Required task: Reproduce verbatim the part of the listing that opens with the line containing "Of those options" and closes with the line containing "4836 millimetres", including both of those lines.

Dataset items
#####
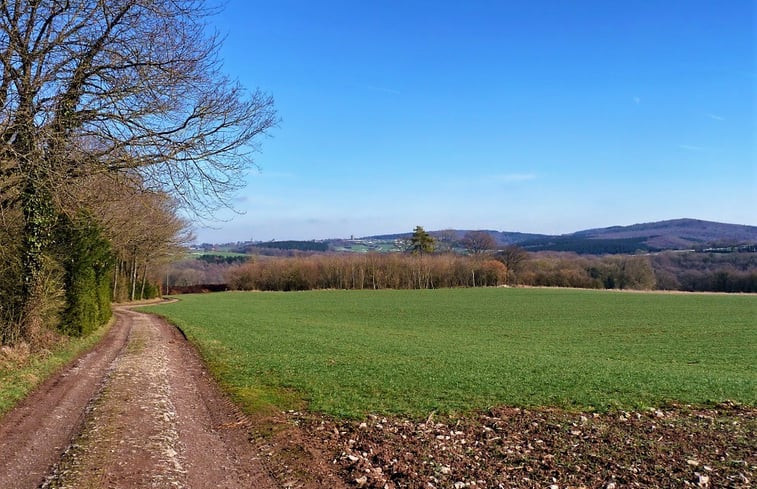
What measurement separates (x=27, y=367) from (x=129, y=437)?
23.6 ft

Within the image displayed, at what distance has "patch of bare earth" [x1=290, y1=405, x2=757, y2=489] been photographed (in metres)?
5.65

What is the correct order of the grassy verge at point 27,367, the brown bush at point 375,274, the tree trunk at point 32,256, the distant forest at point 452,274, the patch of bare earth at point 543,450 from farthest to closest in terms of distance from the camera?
the distant forest at point 452,274, the brown bush at point 375,274, the tree trunk at point 32,256, the grassy verge at point 27,367, the patch of bare earth at point 543,450

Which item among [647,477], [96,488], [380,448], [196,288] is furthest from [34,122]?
[196,288]

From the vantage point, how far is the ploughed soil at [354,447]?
5695mm

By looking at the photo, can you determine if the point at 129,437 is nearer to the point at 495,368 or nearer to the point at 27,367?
the point at 27,367

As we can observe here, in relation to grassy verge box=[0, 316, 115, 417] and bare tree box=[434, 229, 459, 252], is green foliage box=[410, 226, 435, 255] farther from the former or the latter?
grassy verge box=[0, 316, 115, 417]

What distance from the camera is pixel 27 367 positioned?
12398 millimetres

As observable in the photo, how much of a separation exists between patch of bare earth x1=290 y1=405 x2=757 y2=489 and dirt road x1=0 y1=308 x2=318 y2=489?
1122 millimetres

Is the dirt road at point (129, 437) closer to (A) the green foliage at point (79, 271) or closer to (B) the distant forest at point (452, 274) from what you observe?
(A) the green foliage at point (79, 271)

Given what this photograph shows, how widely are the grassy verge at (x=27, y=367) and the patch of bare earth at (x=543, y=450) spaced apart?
535 centimetres

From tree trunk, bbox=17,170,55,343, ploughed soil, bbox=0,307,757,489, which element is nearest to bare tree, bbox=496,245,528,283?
tree trunk, bbox=17,170,55,343

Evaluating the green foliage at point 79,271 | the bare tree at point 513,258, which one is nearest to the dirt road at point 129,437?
the green foliage at point 79,271


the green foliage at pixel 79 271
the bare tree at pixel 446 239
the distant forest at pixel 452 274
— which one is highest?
the bare tree at pixel 446 239

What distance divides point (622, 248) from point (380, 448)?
→ 206 meters
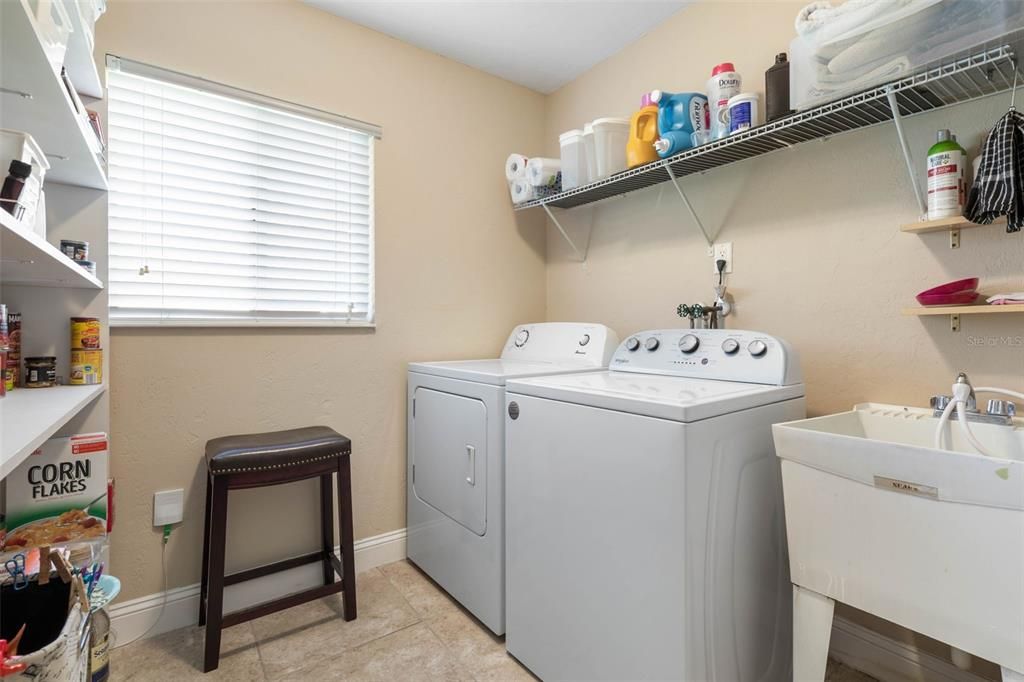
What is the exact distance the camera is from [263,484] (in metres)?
1.62

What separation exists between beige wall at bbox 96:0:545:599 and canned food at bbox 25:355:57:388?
0.19m

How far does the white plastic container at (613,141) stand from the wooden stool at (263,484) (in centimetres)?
159

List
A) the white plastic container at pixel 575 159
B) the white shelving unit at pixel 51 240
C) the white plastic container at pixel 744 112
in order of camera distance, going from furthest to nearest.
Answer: the white plastic container at pixel 575 159, the white plastic container at pixel 744 112, the white shelving unit at pixel 51 240

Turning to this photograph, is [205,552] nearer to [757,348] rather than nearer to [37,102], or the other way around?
[37,102]

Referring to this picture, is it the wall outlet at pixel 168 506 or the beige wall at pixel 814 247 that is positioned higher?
the beige wall at pixel 814 247

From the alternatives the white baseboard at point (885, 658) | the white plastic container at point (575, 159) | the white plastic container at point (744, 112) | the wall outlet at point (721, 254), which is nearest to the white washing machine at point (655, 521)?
the white baseboard at point (885, 658)

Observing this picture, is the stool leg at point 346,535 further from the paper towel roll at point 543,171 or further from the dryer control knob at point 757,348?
the paper towel roll at point 543,171

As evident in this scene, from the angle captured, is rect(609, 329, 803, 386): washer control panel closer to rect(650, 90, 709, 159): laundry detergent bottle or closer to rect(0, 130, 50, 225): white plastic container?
rect(650, 90, 709, 159): laundry detergent bottle

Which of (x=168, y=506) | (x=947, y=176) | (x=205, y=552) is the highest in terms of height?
(x=947, y=176)

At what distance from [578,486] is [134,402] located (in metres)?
1.60

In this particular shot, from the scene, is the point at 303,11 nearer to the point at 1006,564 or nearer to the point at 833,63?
the point at 833,63

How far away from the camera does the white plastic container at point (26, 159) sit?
94 cm

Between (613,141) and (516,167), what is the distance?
610 millimetres

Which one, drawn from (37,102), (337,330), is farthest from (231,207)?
(37,102)
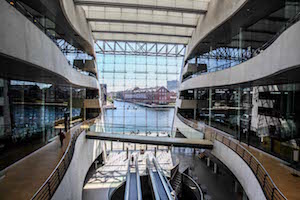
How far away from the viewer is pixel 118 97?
2095 centimetres

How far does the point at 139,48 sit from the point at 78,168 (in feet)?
52.9

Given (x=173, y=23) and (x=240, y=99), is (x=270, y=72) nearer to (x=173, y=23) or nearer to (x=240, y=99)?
(x=240, y=99)

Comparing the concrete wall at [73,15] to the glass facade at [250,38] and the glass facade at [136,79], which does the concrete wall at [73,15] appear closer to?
the glass facade at [136,79]

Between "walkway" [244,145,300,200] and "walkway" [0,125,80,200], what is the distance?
6.64 metres

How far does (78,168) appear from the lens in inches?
346

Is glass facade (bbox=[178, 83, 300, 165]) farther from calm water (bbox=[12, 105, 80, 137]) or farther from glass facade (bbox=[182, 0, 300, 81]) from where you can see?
calm water (bbox=[12, 105, 80, 137])

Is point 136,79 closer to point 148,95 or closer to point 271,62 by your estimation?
point 148,95

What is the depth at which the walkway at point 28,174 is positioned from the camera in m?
4.40

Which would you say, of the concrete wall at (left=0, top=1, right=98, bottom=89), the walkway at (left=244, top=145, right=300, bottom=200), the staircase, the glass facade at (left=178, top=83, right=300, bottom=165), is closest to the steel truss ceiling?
the glass facade at (left=178, top=83, right=300, bottom=165)

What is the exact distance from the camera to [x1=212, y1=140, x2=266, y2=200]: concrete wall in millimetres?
5655

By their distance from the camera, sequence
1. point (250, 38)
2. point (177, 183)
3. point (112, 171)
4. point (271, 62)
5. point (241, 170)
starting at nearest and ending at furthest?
point (271, 62), point (241, 170), point (250, 38), point (177, 183), point (112, 171)

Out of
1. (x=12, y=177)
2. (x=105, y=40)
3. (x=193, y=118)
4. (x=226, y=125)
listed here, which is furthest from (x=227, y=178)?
(x=105, y=40)

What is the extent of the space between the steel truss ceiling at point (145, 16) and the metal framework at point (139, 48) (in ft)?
4.18

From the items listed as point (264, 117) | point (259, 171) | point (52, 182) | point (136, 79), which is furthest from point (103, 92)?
point (259, 171)
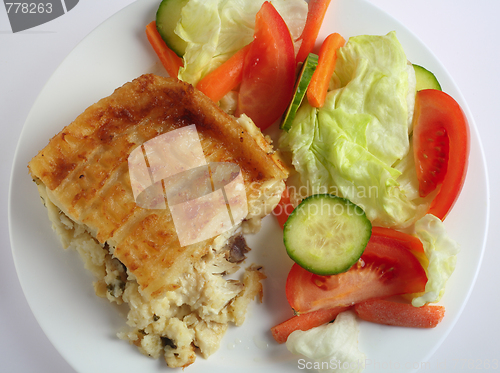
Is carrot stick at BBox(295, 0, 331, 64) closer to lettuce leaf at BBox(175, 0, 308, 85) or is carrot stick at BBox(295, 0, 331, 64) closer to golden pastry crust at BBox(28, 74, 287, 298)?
lettuce leaf at BBox(175, 0, 308, 85)

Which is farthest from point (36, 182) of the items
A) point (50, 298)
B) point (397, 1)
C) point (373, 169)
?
point (397, 1)

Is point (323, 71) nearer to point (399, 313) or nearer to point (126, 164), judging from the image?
point (126, 164)

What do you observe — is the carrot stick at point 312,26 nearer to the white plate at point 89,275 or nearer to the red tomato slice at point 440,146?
the white plate at point 89,275

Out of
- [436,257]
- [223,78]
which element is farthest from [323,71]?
[436,257]

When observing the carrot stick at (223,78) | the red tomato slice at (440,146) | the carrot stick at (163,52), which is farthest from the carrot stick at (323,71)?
the carrot stick at (163,52)

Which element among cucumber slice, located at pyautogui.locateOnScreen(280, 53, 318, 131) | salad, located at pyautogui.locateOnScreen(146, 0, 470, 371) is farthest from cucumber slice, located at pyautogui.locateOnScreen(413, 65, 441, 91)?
cucumber slice, located at pyautogui.locateOnScreen(280, 53, 318, 131)

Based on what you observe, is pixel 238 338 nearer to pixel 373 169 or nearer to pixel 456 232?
pixel 373 169
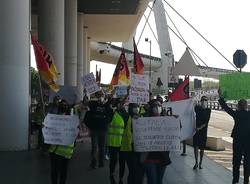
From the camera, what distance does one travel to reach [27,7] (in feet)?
59.7

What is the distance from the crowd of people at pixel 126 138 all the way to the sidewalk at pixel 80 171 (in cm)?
47

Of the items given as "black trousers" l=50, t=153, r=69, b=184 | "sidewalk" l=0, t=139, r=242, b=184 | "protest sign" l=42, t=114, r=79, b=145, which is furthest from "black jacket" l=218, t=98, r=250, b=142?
"black trousers" l=50, t=153, r=69, b=184

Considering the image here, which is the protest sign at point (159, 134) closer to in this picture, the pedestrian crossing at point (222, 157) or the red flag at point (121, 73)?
the pedestrian crossing at point (222, 157)

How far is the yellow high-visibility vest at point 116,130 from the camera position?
37.6 feet

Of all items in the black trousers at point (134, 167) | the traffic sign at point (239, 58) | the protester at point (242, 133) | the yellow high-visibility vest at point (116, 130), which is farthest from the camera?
the traffic sign at point (239, 58)

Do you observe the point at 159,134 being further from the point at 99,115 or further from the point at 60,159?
the point at 99,115

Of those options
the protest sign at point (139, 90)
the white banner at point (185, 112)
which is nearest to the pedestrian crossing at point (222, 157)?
the white banner at point (185, 112)

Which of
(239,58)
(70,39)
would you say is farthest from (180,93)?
(70,39)

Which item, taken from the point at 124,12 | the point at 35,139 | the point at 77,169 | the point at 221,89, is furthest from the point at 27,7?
the point at 124,12

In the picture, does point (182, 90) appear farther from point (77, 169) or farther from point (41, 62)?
point (41, 62)

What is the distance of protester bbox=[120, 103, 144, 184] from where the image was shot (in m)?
10.2

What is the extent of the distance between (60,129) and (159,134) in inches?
66.5

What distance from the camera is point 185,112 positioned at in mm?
11602

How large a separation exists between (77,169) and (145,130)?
4836 millimetres
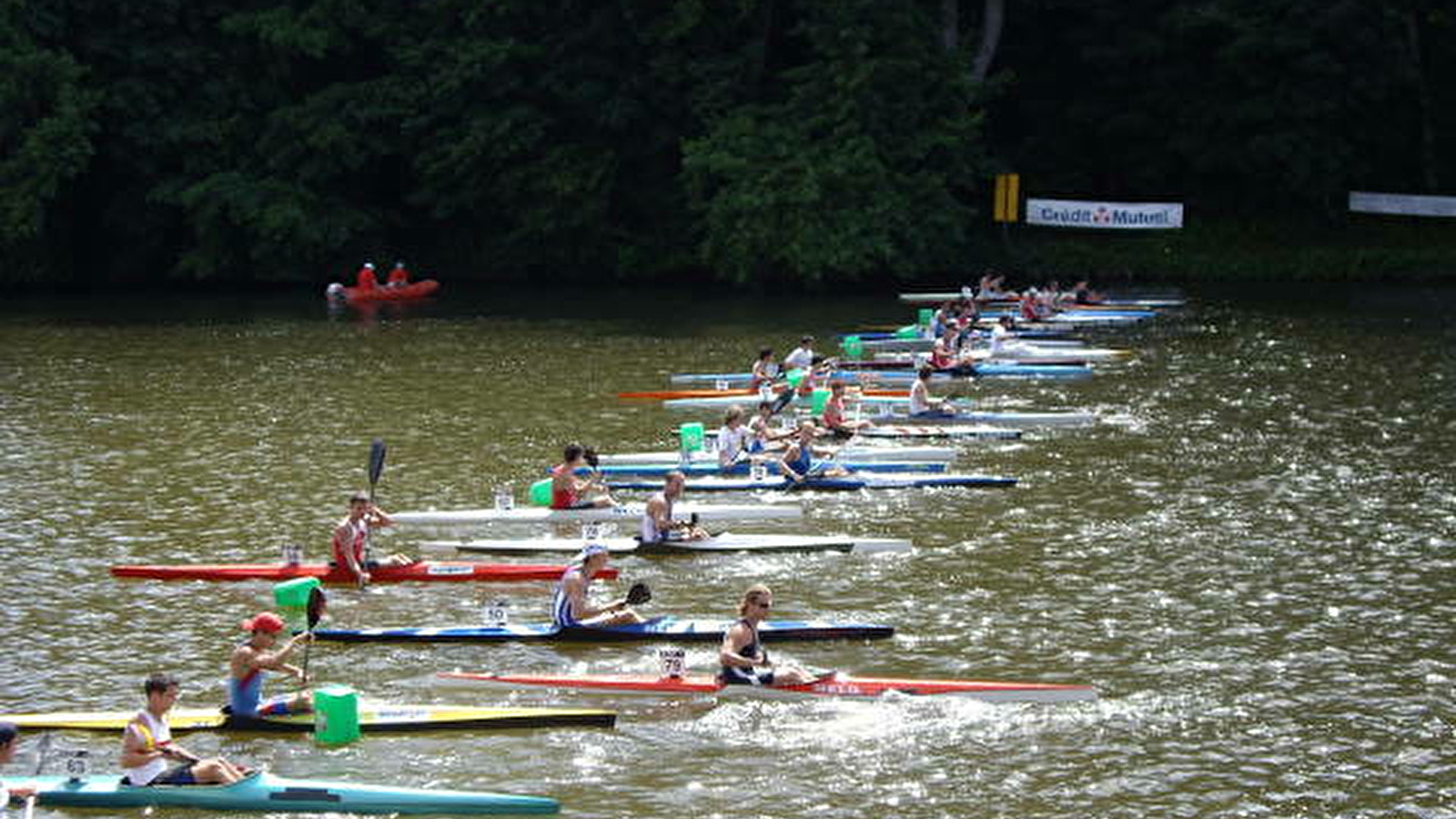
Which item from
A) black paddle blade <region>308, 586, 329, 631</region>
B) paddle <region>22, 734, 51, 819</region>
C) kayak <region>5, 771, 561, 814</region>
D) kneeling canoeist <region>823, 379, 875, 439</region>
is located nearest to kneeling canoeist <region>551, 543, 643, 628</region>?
black paddle blade <region>308, 586, 329, 631</region>

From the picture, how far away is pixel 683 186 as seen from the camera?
5250 centimetres

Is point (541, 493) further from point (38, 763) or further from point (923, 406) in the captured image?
point (38, 763)

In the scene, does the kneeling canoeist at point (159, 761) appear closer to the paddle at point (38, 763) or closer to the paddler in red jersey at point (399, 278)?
the paddle at point (38, 763)

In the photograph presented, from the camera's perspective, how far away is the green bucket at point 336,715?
602 inches

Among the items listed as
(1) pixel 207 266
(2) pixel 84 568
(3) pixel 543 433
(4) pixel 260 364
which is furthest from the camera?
(1) pixel 207 266

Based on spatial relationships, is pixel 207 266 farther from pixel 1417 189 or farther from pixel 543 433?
pixel 1417 189

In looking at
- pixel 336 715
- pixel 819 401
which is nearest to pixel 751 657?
pixel 336 715

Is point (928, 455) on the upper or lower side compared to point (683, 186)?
lower

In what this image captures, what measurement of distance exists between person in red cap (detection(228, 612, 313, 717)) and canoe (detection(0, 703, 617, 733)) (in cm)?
8

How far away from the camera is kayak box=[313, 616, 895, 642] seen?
1831 centimetres

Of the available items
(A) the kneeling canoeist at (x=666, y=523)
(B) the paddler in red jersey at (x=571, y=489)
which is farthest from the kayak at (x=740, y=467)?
(A) the kneeling canoeist at (x=666, y=523)

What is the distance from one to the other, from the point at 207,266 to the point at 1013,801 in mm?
42067

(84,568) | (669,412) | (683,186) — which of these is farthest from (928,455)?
(683,186)

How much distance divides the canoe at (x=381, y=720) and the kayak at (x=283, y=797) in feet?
4.34
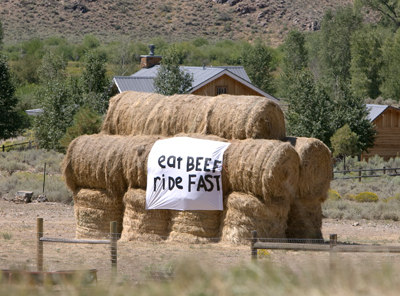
#####
Written solution:
Of those options
the protest sign at point (139, 90)
the white banner at point (185, 112)
which is nearest to the pedestrian crossing at point (222, 157)?
the white banner at point (185, 112)

Which of
(239,58)
(70,39)
would you say is farthest from (180,93)?
(70,39)

Which item, taken from the point at 124,12 | the point at 35,139 | the point at 77,169 | the point at 221,89, is furthest from the point at 27,7?
the point at 124,12

In the picture, does point (182, 90) appear farther from point (77, 169) or farther from point (41, 62)?
point (41, 62)

What is the distance of protester bbox=[120, 103, 144, 184] from where the image was shot (in m)?
10.2

What is the extent of the distance between (60,129) and (159,134) in inches?
66.5

What distance from the camera is point 185,112 positioned at in mm?
11602

How large a separation exists between (77,169) and (145,130)?
4836 millimetres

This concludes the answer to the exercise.